L’identité personnelle
Les revenus, la profession, l’accès à l’éducation et aux soins sont des éléments qui façonnent notre identité personnelle. Le travail est devenu un pilier essentiel à notre équilibre. De ce fait, lorsqu’un employé perd son emploi, il a l’impression de perdre une partie de son identité et sa fierté. La Gig economy propose de dégager du temps pour se réaliser autrement et pas uniquement dans l’exercice d’un métier.
En travaillant dans une entreprise, nous avons accès à la formation, à un cercle social mais aussi à un certain statut social qui est important pour notre bien-être et notamment notre besoin d’appartenance. L’idée va au-delà des groupes virtuels, les personnes ressentent le besoin de se regrouper physiquement. Pendant que le co-working, si apprécié par les freelances, favorise l’échange, la rencontre et leur permet de ne pas être isolé, les collectifs de freelance se forment eux aussi dans les grandes villes pour unir leurs forces.
Des alternatives à la Gig economy
Finalement, le fameux CDI a encore quelques belles années devant lui. Même si le changement est nécessaire pour s’adapter au mieux aux nouvelles normes sociétales, il n’en reste pas moins radical, impliquant l’abandon de nombreux avantages qu’offrent les contrats de longue durée. Certains ne sont pas préparés à une telle révolution même si elle est inévitable. Néanmoins, d’autres formes de travail sont à prévoir pour les années à venir.
On parle d’ores et déjà de talent economy qui vient contrebalancer le côté précaire de la Gig economy souvent critiqué.

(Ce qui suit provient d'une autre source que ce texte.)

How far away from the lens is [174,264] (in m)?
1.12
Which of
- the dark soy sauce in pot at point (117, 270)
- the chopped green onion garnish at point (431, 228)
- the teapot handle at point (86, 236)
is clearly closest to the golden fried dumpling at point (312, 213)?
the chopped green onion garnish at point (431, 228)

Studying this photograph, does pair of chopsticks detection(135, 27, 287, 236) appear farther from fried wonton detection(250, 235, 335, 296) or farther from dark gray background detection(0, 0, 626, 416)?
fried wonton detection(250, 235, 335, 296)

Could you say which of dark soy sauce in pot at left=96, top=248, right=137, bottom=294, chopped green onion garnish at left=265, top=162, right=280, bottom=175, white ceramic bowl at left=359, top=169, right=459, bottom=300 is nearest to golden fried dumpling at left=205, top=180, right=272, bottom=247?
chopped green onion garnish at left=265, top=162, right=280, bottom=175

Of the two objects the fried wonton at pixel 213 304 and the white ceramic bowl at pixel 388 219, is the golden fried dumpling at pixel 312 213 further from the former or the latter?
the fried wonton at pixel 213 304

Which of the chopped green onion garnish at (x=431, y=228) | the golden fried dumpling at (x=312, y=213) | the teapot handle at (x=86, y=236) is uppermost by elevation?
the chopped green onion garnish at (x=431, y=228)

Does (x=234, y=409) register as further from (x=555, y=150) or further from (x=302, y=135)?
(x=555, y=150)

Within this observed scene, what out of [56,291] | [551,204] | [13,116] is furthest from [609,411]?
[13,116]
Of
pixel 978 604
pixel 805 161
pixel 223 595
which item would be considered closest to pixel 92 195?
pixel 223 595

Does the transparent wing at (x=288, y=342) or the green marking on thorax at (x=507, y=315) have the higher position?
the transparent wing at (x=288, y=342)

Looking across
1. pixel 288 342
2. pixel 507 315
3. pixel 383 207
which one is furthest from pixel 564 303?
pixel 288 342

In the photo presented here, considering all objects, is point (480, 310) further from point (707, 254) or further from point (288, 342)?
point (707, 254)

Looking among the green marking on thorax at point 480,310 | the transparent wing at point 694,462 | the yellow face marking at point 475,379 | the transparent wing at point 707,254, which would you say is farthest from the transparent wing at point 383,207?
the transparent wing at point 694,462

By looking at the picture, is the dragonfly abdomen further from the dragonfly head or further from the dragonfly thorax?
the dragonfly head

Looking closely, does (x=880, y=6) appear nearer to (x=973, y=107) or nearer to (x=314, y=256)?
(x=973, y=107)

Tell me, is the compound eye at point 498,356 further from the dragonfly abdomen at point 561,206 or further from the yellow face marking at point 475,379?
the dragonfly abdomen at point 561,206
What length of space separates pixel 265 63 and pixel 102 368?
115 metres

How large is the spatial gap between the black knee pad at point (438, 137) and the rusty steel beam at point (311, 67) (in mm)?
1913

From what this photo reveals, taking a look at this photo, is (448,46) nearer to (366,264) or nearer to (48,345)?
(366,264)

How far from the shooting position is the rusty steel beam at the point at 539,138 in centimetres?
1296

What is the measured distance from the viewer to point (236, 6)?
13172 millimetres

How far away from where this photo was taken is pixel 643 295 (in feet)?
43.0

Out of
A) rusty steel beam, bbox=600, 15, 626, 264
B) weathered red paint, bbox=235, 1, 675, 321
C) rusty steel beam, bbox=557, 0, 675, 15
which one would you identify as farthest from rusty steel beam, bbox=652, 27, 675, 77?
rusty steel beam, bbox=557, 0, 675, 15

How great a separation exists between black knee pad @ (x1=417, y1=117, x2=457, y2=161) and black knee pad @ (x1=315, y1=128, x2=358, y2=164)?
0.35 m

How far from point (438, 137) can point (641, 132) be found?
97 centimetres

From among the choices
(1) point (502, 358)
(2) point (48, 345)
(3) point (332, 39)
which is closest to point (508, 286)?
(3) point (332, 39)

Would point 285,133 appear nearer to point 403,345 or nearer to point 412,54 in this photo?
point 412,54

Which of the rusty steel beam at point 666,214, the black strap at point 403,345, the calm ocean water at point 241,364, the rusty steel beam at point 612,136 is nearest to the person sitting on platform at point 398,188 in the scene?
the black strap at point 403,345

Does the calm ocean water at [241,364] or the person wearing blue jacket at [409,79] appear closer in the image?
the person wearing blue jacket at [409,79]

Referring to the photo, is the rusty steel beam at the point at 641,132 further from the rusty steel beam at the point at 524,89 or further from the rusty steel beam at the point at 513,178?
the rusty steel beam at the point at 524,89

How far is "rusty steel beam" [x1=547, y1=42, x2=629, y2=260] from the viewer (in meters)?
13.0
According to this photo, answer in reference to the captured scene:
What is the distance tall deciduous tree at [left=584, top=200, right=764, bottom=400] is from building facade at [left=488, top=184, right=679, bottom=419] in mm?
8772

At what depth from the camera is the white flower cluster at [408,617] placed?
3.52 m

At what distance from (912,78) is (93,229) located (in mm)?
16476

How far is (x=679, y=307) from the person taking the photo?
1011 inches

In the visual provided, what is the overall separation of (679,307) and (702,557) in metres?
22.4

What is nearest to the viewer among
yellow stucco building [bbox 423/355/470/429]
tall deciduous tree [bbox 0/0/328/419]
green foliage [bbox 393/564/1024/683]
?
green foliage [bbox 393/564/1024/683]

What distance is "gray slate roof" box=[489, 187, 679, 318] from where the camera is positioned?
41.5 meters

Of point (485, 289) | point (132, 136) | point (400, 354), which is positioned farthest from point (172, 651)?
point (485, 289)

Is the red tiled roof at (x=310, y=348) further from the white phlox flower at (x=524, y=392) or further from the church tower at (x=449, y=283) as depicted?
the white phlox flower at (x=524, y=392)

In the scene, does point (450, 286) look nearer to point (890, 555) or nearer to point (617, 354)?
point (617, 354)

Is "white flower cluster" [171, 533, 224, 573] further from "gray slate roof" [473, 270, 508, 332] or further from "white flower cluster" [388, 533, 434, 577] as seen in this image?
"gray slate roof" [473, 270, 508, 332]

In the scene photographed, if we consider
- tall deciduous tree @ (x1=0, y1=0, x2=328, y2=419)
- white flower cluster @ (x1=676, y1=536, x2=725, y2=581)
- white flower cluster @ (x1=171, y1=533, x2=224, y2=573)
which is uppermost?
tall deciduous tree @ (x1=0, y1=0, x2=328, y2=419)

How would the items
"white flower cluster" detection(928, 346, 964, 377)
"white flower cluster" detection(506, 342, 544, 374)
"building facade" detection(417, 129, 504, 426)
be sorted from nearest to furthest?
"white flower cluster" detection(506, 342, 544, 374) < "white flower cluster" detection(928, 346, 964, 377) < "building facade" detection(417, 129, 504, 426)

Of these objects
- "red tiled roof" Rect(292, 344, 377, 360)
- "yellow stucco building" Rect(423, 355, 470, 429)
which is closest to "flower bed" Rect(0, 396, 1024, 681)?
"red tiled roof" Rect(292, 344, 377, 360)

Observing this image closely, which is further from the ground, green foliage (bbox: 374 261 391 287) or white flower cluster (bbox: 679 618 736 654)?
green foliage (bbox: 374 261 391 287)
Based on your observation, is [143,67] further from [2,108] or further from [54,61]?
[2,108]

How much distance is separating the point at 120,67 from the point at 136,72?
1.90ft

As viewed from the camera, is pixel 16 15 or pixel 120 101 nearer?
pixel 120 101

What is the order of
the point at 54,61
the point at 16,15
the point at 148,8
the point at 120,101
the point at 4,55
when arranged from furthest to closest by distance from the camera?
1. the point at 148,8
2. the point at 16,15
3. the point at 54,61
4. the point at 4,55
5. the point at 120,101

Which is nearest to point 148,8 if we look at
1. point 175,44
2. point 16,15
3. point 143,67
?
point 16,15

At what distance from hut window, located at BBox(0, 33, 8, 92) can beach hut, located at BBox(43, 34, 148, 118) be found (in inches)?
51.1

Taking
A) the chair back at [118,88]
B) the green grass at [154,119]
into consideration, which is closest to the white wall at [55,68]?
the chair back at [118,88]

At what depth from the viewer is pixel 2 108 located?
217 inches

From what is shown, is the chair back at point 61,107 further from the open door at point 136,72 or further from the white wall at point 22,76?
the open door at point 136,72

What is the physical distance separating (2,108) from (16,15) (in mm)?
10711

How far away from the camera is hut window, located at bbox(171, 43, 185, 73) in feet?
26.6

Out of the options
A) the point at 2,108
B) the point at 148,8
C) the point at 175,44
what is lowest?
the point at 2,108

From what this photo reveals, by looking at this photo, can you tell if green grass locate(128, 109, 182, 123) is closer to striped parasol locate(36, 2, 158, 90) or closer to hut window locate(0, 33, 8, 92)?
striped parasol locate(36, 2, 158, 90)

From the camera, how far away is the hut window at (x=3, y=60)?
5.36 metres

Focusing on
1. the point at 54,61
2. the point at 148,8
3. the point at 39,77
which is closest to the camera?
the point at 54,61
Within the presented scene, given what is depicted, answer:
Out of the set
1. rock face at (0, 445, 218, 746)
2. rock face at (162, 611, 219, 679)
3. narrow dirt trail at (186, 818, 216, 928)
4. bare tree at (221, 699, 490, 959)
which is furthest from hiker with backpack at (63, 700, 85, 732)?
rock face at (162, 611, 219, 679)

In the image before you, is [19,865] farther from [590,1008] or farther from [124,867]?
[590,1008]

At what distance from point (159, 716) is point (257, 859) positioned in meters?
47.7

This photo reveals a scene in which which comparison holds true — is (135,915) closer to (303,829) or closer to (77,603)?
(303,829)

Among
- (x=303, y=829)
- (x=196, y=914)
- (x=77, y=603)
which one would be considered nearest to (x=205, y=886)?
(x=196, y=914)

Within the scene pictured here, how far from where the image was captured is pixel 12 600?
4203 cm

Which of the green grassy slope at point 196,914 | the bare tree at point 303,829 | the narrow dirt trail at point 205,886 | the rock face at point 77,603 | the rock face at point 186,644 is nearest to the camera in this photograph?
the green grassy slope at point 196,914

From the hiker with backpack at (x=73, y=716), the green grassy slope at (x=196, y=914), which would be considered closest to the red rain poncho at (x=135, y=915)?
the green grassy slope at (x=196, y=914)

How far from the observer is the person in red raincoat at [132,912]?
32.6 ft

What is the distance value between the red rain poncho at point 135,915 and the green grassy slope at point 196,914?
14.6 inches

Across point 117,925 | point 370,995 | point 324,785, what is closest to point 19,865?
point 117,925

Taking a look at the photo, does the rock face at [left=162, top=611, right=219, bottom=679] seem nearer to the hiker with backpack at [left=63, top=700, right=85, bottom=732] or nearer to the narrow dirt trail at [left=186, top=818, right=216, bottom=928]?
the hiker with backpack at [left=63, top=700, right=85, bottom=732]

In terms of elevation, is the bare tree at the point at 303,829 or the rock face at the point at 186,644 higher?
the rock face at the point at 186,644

La talent economy cherche à valoriser les compétences des travailleurs et pérenniser leur travail grâce à des missions plus longues et plus qualifiées.
Même si personne ne sait pour sûr à quoi ressemblera le monde du travail dans 10 ans, nous pouvons affirmer sans trop de risque qu’il ne ressemblera pas à ce que nous connaissons aujourd’hui. On voit d’ailleurs émerger en ce moment le terme de workforce 50/50 pour désigner un effectif où 50% de l’équipe sont des membres fixes et 50% sont des membres temporaires ou externes à l’entreprise. Votre talent sera votre force.